Abbiamo davvero una sensibilità sociale?

La subdola emarginazione della maternità fa sì che molte donne non siano libere, ma sottoposte a forti pressioni, di scegliere la vita piuttosto che l'aborto.

28 dicembre 2021-Tempo di lettura: 3 minuti

Foto: ©Christian Bowen /Unsplash

Il Fondazione Redmadre ha reso pubblico il 14 dicembre il rapporto Mappa della maternitàche analizza gli aiuti pubblici per la maternità e, nello specifico, per le gestanti in situazione di vulnerabilità offerti nel 2020 dall'insieme delle amministrazioni pubbliche spagnole. In questo rapporto c'è un dato scandaloso e molto triste: l'investimento totale stanziato nel 2020 dall'insieme delle amministrazioni pubbliche per sostenere le donne incinte in difficoltà è stato di 3.392.233 euro, mentre l'aiuto all'aborto è stato di 32.218.185 milioni. La spesa di tutte le amministrazioni pubbliche spagnole per il sostegno alle donne in gravidanza è aumentata di soli 2 euro dal 2018.

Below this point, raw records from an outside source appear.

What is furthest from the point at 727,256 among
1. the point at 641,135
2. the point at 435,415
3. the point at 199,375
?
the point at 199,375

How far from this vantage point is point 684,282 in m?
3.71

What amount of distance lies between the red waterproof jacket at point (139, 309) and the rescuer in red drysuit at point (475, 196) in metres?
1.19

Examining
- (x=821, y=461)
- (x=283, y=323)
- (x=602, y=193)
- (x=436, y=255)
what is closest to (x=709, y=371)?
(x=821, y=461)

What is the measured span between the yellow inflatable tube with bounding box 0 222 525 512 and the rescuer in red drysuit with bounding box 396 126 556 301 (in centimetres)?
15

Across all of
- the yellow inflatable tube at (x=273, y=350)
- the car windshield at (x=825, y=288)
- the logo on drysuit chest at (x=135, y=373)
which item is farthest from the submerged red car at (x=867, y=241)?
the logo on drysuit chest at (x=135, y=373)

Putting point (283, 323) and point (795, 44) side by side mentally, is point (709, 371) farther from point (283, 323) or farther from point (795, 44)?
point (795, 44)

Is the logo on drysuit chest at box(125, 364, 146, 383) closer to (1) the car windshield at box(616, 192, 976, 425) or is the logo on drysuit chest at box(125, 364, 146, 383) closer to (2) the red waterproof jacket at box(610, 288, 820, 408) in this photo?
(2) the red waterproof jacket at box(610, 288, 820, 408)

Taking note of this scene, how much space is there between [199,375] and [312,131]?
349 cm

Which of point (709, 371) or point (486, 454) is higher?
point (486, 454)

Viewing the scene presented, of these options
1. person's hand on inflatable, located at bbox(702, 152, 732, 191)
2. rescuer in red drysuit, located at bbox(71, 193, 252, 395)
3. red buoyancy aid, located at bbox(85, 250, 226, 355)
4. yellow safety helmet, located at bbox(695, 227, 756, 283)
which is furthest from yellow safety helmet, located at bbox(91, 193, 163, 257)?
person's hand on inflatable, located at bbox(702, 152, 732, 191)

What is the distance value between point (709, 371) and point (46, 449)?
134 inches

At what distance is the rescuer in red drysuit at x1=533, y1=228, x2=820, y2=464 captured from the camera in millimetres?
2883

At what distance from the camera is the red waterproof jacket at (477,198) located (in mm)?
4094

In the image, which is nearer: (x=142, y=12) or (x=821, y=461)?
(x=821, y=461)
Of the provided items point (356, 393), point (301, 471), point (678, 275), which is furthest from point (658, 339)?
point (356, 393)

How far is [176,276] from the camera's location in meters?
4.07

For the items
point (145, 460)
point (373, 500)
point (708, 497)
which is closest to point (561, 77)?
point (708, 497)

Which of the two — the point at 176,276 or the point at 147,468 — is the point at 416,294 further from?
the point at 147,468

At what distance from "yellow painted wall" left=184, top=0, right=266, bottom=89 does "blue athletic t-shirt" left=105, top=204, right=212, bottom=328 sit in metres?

Alla luce di questo fatto, vale la pena chiedersi se ci sono persone che pensano che l'aborto sia un piatto di piacere per chiunque. Perché se la risposta è no, cosa facciamo se non aiutiamo le donne che vogliono diventare madri e che hanno difficoltà a farlo? Siamo di fronte a imperativi ideologici che sono al di là di ogni logica e, naturalmente, della sensibilità umana? Tutto fa pensare di sì, perché mentre si promuove e si finanzia l'aborto, si pongono ostacoli legali alle associazioni pro-vita per informare e offrire aiuto alle donne che si rivolgono alle cliniche abortive.

D'altra parte, questi dati smentiscono l'idea che la nostra classe politica, da cui dipendono questi benefici, abbia una coscienza sociale sviluppata. Se così fosse, sarebbe già stata approvata una legge per combattere l'esclusione sociale dovuta alla maternità, perché in molti casi la scelta della maternità porta a difficoltà nell'ottenere e persino nel mantenere un lavoro. La subdola emarginazione della maternità fa sì che molte donne non siano libere, ma siano sottoposte a forti pressioni per scegliere la vita piuttosto che l'aborto.

Allo stesso tempo c'è un'allarmante mancanza di visione per il futuro. Due giorni dopo il rapporto abbiamo appreso che la Spagna ha perso popolazione per la prima volta negli ultimi cinque anni. Secondo i dati dell'Istituto Nazionale di Statistica (INE), la Spagna conta attualmente 47,32 milioni di persone, con una diminuzione di 72.007 abitanti rispetto al 2020.

Tutto ciò che stiamo vivendo a questo proposito è ben definito dal santo papa Giovanni Paolo II, che nella sua enciclica ha coniato il termine "cultura della morte". Evangelium Vitae. In esso sottolinea che "con le nuove prospettive aperte dal progresso scientifico e tecnologico, si affermano nuove forme di aggressione alla dignità dell'essere umano, mentre al tempo stesso emerge e si consolida una nuova situazione culturale, che conferisce agli attacchi alla vita un aspetto inedito e - si potrebbe dire - ancora più iniquo, suscitando ulteriori gravi preoccupazioni": ampi settori dell'opinione pubblica giustificano certi attacchi alla vita in nome dei diritti di libertà individuale, e su questa premessa cercano non solo l'impunità, ma addirittura l'autorizzazione dello Stato, per praticarli con assoluta libertà e anche con il libero intervento delle strutture sanitarie". (Evangelium Vitae, num. 4).

Più recentemente, Papa Francesco, con la sua caratteristica chiarezza, ha dichiarato sul volo di ritorno a Roma dalla Slovacchia lo scorso settembre: "L'aborto è più di un problema, l'aborto è un omicidio. Senza mezze misure: chi abortisce, uccide". Ha poi posto due domande: "È giusto uccidere una vita umana per risolvere un problema? (...) Seconda domanda: è giusto assumere un sicario per risolvere un problema? (...) Ecco perché la Chiesa è così dura su questo tema, perché se lo accetta è come se accettasse l'omicidio quotidiano".

Ora, nel bel mezzo del Natale, è un buon momento per riflettere su questo.